### Vorliegendes Material
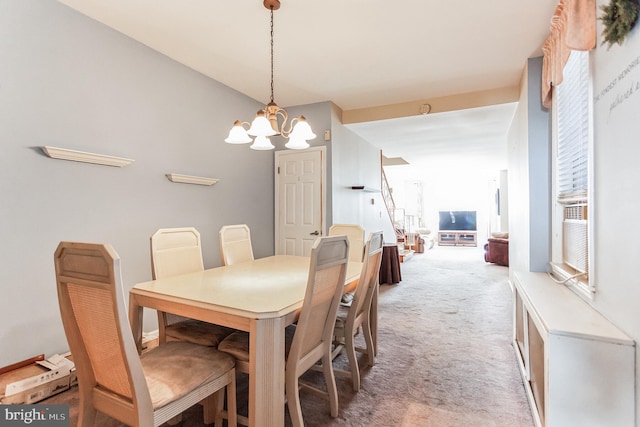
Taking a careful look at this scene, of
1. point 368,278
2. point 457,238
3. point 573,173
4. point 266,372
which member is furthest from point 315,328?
point 457,238

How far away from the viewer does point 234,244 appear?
2775mm

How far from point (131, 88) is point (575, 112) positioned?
3478mm

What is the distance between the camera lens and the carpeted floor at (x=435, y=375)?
1.79 meters

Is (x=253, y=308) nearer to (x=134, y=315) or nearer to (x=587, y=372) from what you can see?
(x=134, y=315)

### Zu erledigen
Formatiere das Material, beginnend mit der Zeile, die „How far away“ enthält, und endend mit der Zeile, die „1.79 meters“ enthält, als CSV mit den Spalten „text“ und „antwort“. Jedes Paar aus Text und Antwort wird zu einer Zeile, jedes Feld steht in Anführungszeichen, und Zeilenumbrüche darin werden durch Leerzeichen ersetzt.

### Vollständige Ausgabe
text,antwort
"How far away from the viewer does point 234,244 appear?","2775mm"
"How far from point (131, 88) is point (575, 112) positioned?","3478mm"
"What is the distance between the camera lens and the carpeted floor at (x=435, y=375)?","1.79 meters"